▶ Given data:
* * *
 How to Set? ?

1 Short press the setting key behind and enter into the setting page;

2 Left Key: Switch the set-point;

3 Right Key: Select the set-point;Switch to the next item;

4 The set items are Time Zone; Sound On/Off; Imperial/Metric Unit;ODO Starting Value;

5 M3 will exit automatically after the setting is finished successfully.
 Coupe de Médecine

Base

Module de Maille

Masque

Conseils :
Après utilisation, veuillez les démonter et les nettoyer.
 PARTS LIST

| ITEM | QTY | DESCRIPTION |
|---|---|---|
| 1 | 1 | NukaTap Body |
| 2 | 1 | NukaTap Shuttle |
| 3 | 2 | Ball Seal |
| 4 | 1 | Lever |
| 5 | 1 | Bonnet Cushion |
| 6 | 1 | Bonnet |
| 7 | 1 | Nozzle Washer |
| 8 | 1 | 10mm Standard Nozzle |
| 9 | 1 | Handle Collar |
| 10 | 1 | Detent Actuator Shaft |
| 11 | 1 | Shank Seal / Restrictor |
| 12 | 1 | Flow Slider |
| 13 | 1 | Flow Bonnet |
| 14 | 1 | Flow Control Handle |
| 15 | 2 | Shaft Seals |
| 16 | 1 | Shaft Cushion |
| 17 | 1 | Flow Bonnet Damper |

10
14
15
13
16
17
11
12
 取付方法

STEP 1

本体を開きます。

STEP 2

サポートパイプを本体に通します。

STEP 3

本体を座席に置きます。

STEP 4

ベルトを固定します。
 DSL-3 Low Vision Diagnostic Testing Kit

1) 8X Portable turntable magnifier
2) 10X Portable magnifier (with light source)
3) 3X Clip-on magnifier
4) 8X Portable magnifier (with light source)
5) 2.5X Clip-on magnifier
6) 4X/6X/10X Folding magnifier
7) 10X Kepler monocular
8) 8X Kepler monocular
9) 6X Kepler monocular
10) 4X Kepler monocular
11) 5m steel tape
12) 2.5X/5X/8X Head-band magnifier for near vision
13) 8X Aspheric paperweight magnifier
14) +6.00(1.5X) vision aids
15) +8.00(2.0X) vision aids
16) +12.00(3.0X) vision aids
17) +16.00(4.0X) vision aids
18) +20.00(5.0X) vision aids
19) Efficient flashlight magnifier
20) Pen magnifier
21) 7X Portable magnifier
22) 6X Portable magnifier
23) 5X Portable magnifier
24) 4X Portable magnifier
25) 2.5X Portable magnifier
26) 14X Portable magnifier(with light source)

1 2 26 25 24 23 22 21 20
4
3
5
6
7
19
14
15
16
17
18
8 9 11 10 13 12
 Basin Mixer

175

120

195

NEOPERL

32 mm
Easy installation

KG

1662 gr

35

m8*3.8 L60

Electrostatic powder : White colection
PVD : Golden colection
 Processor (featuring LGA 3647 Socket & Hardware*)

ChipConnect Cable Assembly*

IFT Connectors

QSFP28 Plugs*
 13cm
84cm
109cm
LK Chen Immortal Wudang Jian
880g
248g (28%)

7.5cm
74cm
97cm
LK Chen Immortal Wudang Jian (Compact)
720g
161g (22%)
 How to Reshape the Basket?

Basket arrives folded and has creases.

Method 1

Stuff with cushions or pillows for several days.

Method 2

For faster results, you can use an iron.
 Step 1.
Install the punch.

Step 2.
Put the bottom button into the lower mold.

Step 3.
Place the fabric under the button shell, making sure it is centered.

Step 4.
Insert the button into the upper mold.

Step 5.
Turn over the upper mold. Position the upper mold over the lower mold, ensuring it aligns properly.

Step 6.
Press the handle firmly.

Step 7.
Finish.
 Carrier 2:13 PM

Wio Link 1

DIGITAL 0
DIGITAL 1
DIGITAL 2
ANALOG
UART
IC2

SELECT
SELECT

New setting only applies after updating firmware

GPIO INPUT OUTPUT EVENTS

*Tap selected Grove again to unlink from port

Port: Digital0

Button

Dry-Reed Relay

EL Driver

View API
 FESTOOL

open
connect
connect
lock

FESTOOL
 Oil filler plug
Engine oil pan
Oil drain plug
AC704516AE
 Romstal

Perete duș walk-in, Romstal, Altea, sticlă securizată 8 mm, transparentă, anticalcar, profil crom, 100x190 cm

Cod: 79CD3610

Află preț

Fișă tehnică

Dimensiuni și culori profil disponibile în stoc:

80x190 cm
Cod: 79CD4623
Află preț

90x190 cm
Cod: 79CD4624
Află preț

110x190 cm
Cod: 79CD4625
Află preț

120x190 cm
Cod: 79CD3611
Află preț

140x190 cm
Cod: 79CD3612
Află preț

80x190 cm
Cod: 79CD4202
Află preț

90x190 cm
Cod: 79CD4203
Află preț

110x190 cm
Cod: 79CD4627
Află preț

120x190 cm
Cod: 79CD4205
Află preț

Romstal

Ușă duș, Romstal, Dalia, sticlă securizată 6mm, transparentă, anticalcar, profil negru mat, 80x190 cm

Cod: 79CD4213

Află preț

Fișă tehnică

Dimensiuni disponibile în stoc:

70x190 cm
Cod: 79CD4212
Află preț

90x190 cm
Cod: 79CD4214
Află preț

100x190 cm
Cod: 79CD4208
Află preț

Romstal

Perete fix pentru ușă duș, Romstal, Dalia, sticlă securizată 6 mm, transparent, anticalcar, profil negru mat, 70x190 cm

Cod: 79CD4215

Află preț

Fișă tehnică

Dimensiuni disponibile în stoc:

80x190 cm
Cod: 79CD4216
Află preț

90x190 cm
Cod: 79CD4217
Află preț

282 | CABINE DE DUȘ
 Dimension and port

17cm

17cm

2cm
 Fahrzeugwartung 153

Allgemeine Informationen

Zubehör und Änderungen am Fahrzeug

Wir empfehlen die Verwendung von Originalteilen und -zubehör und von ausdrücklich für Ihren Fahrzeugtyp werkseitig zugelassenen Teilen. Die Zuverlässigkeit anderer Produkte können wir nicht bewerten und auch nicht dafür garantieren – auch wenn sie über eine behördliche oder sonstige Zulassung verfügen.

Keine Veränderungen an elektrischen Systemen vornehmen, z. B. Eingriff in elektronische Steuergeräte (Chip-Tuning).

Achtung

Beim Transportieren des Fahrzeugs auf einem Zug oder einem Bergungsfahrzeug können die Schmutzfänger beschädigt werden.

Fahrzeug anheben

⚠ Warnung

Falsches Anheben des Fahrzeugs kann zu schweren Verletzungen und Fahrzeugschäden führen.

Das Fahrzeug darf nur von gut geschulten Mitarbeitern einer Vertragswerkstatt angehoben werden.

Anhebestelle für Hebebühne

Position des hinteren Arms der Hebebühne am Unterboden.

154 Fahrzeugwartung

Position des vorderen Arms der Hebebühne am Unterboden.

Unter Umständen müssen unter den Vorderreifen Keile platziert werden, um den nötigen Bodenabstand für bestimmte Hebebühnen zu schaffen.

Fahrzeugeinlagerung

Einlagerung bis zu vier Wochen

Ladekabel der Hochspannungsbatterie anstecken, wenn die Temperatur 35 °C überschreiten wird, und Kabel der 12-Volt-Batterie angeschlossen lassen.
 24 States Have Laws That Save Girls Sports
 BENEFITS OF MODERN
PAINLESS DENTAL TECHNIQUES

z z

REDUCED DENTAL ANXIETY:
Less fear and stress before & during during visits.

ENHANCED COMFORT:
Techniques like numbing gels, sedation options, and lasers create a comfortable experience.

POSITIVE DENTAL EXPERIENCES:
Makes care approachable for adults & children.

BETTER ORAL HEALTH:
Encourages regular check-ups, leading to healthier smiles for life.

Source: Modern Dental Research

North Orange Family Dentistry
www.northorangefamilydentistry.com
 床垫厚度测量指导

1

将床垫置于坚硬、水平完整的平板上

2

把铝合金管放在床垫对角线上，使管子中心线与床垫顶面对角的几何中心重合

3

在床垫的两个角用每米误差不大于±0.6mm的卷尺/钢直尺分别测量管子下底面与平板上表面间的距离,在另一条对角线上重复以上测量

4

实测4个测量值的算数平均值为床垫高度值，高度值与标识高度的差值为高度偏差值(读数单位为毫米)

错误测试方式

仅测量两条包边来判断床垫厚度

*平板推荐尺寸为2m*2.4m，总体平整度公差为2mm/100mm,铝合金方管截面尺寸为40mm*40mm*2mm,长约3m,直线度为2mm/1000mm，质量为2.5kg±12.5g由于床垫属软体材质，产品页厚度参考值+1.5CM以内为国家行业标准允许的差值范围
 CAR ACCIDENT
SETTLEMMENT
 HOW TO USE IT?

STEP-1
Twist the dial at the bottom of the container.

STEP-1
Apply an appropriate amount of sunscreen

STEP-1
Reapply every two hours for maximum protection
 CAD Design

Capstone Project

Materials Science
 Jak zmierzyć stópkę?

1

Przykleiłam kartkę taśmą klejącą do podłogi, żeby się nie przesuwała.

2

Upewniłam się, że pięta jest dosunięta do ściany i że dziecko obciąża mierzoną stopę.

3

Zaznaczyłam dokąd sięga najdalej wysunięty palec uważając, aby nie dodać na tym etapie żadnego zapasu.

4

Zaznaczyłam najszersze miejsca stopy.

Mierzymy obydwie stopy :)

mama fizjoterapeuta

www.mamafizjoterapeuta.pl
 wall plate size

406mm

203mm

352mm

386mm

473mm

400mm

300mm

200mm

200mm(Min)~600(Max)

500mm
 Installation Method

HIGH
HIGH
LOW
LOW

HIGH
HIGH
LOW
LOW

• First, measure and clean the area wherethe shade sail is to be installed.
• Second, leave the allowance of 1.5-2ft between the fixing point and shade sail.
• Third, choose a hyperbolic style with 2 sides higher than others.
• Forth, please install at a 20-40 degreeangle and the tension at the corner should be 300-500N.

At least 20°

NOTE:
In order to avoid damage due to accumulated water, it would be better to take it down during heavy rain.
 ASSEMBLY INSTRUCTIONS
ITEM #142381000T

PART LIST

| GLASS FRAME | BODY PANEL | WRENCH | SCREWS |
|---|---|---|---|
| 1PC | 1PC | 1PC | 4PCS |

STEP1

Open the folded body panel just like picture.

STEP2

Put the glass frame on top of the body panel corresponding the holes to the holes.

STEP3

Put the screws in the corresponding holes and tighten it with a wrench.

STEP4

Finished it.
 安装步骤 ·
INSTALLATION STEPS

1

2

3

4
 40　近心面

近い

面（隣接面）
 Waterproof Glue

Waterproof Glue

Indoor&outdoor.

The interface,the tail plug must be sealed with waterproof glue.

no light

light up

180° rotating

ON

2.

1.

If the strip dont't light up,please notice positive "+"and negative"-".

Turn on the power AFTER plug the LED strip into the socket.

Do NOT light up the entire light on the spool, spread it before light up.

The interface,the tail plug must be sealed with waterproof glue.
* * *
Among the lines of the listing above, which ones contain the word "Romstal"? Show them.

 Romstal
Perete duș walk-in, Romstal, Altea, sticlă securizată 8 mm, transparentă, anticalcar, profil crom, 100x190 cm
Romstal
Ușă duș, Romstal, Dalia, sticlă securizată 6mm, transparentă, anticalcar, profil negru mat, 80x190 cm
Romstal
Perete fix pentru ușă duș, Romstal, Dalia, sticlă securizată 6 mm, transparent, anticalcar, profil negru mat, 70x190 cm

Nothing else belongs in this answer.